The aforementioned humor is best visible in the tutorial, which is a well-arranged set of several lessons leading us from complete ignorance of the mechanics of skirmishes to fully understanding them. It also builds the initial atmosphere to a large extent and presents the entire story, as unfortunately there are no purely fictional elements in the campaign. It focuses on seven missions, six of which are very different from the standard skirmishes, the ultimate goal of which is to buy the competitors' shares and take over their colony activities. Instead, the campaign activities rely heavily on habitat acquisition and sponsorship of jobs for settled people, which spoils the competitive element so perceptible in other modes. Between missions, we decide which power we want to cooperate with (e.g. the US or China), which gives bonuses depending on the choice, and we hire people for future tasks.
Economy in full swing
Skirmish and multiplayer modes present the main idea of the game with a strong emphasis on fighting the competition. Winning or losing determines whether we will be able to buy someone else's company or whether we will be taken over on the stock market. The share price is influenced by practically everything we do, and the possibilities are extremely large. This makes the game extremely complex, but by no means does the player feel overwhelmed. Both the pleasing and clear interface as well as the sequence of actions imposed by the concession system prevent any loss during the skirmishes. This system is one of the most important elements that should be taken care of. We cannot build on Mars as much as we want. Each facility requires a place for development, and its approval, in turn, requires the consent of the colony. In practice, we get a set of permits each time we expand our headquarters on the planet. However, such an expansion requires a lot of raw materials (such as aluminum, steel and glass), and although initially these amounts are still acceptable, subsequent improvements are already starting to consume astronomical stocks of materials. We are forced to do so, as it is impossible to conquer the Red Planet without a large tract of land under control.
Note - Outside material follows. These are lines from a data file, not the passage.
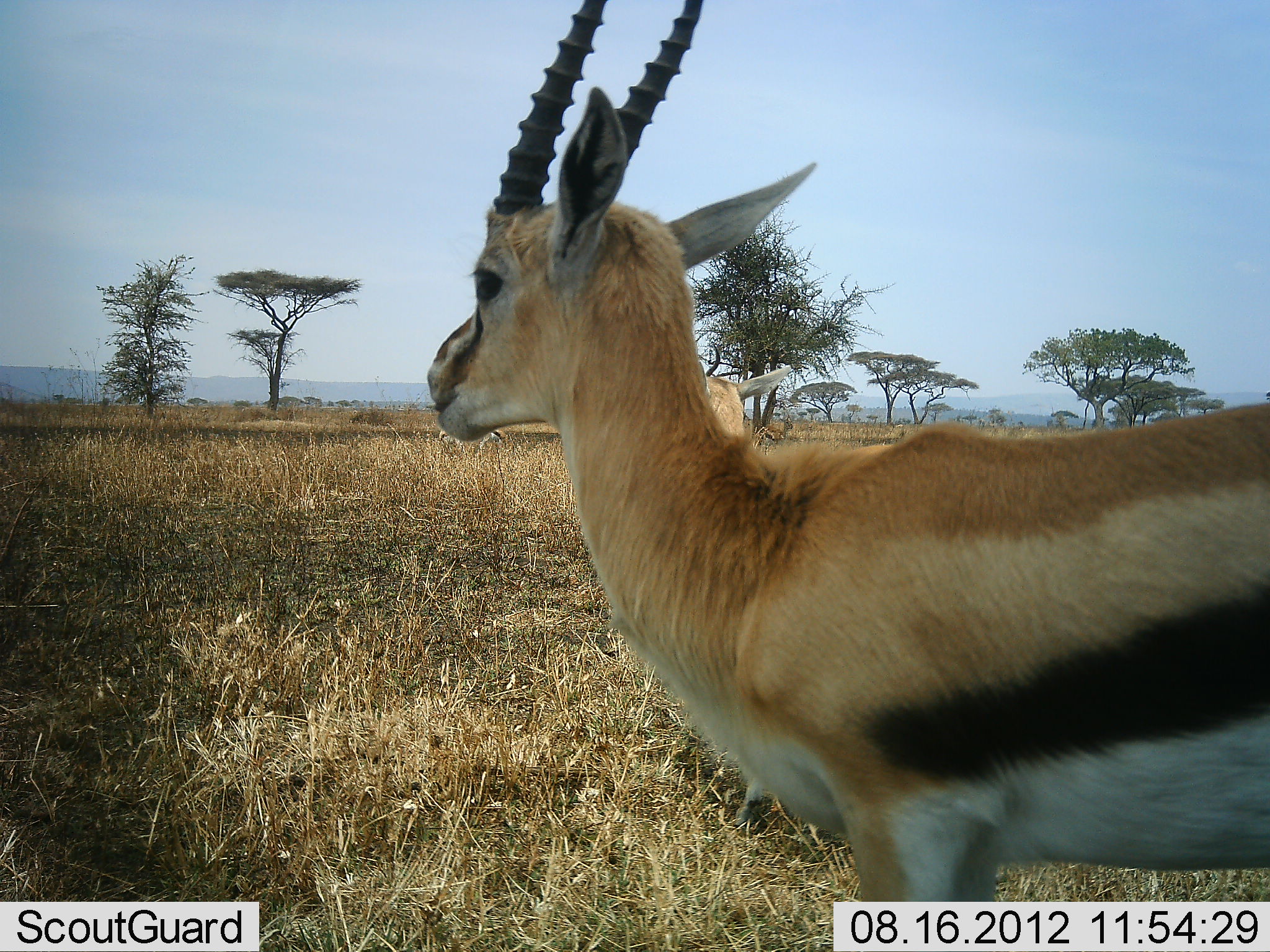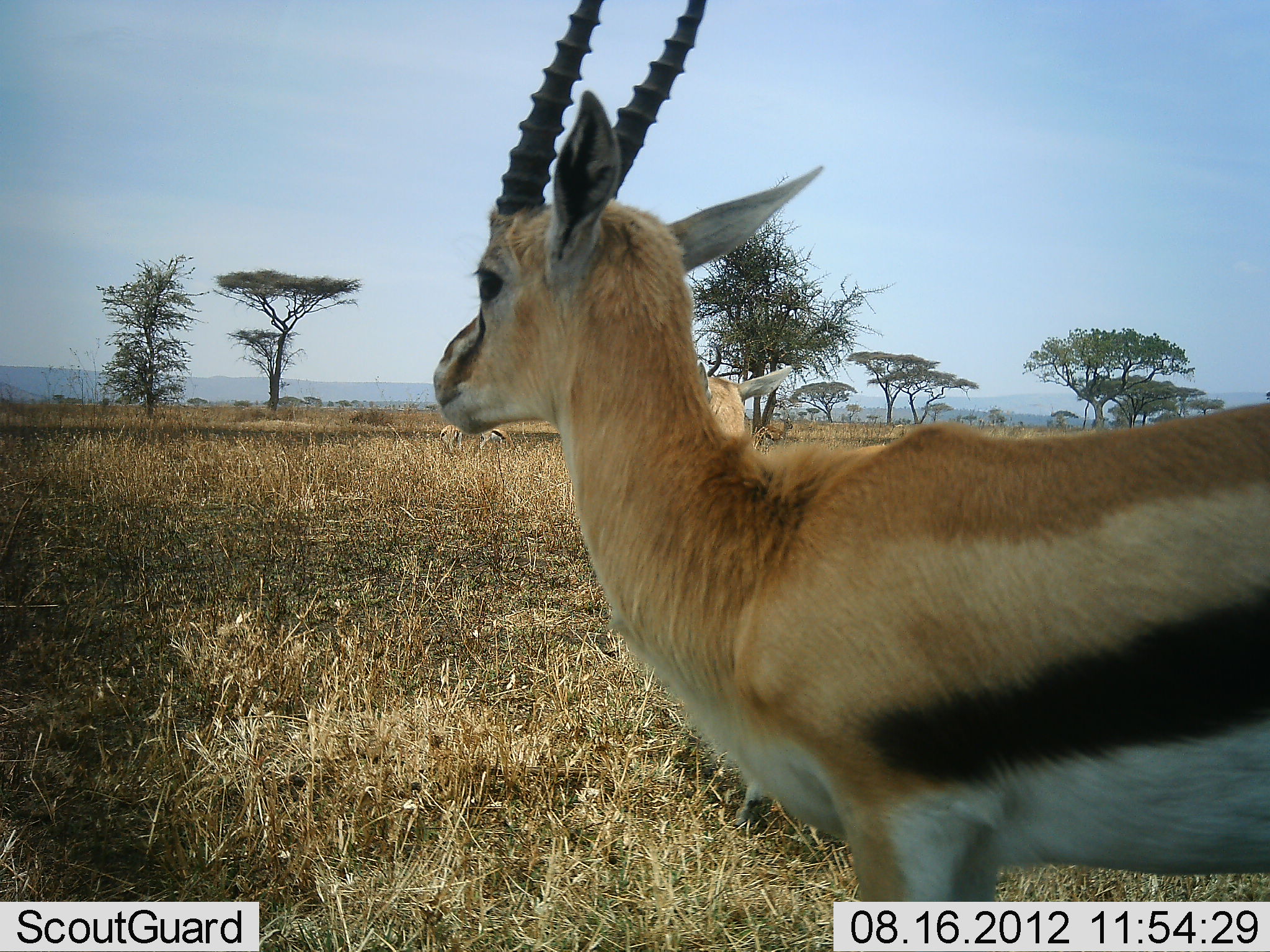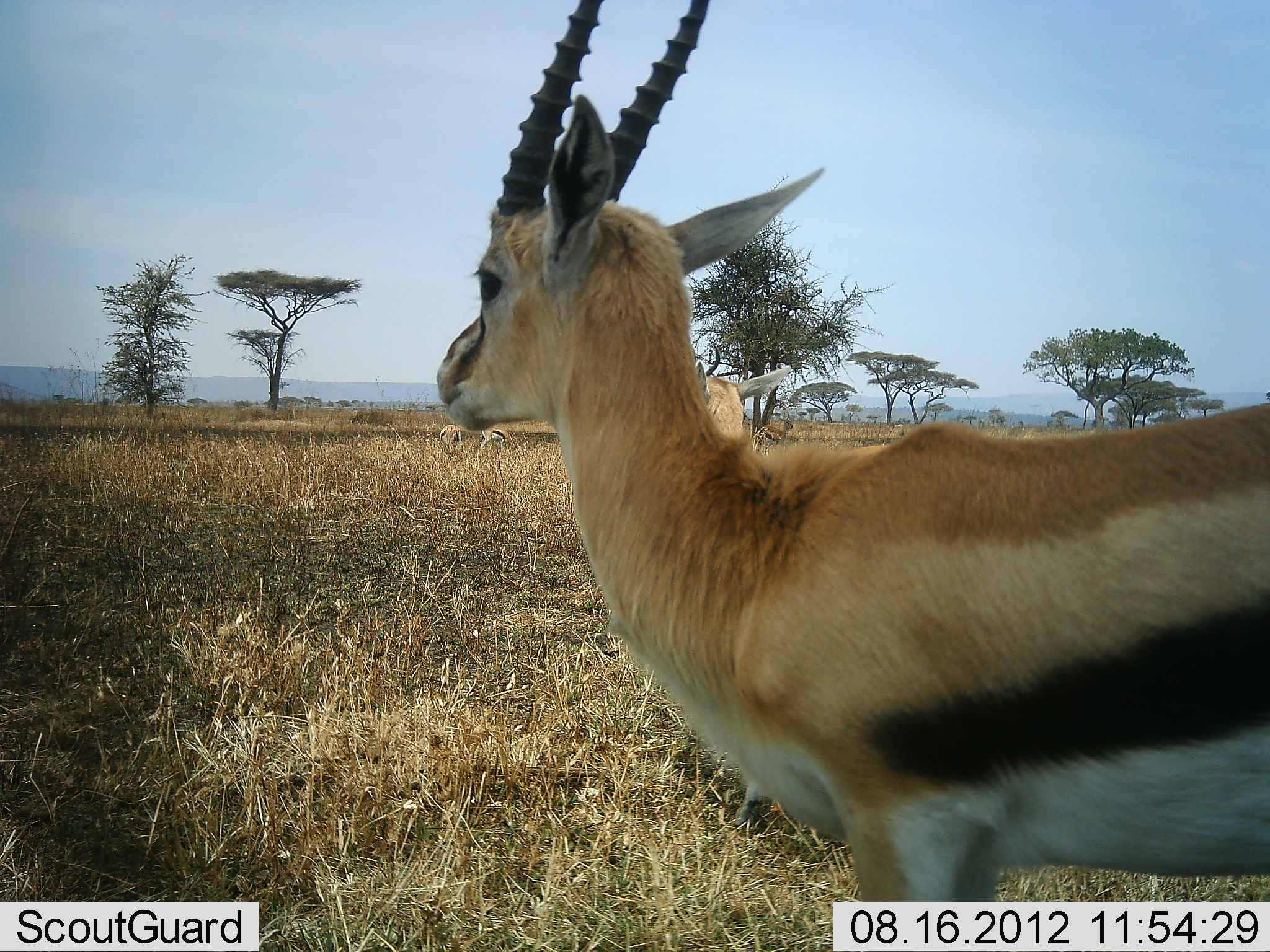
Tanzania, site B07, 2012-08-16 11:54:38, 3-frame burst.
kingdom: Animalia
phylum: Chordata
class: Mammalia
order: Artiodactyla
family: Bovidae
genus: Eudorcas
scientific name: Eudorcas thomsonii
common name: thomson's gazelle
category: gazellethomsons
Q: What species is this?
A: Gazellethomsons (thomson's gazelle) (Eudorcas thomsonii).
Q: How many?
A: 1.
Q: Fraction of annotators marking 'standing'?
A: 100%.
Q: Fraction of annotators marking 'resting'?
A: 0%.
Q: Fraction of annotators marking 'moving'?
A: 0%.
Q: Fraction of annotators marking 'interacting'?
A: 0%.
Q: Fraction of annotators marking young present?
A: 0%.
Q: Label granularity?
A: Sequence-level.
In the next stages of the skirmishes, we get access to buildings that can significantly outweigh the scales of victory for our or the rival's side. They are expensive but worth the money. The patent office allows you to develop technologies often straight from science fiction movies, e.g. teleporting raw materials or supplying everything with water. Hackers can manipulate prices in the markets, and although they charge a lot for such a service, with the effective production of a given good, it can still be profitable. You can also earn money on the colonists themselves. Poor people, living under constant stress and working in the sweat of their brow, will pay serious money for the possibility of entertainment in specially prepared domes. However, the greatest profits should be expected from the trade with the orbit. It often sets its own much higher prices for some goods (most often oxygen, it's easy to see why) and meeting its expectations is particularly lucrative. Such a large number of ways of earning money allows for a lot of creativity and makes the battles very different, especially in multiplayer gameplay, where the styles of two players can be diametrically different, and the strategy for winning must take into account how the opponent works.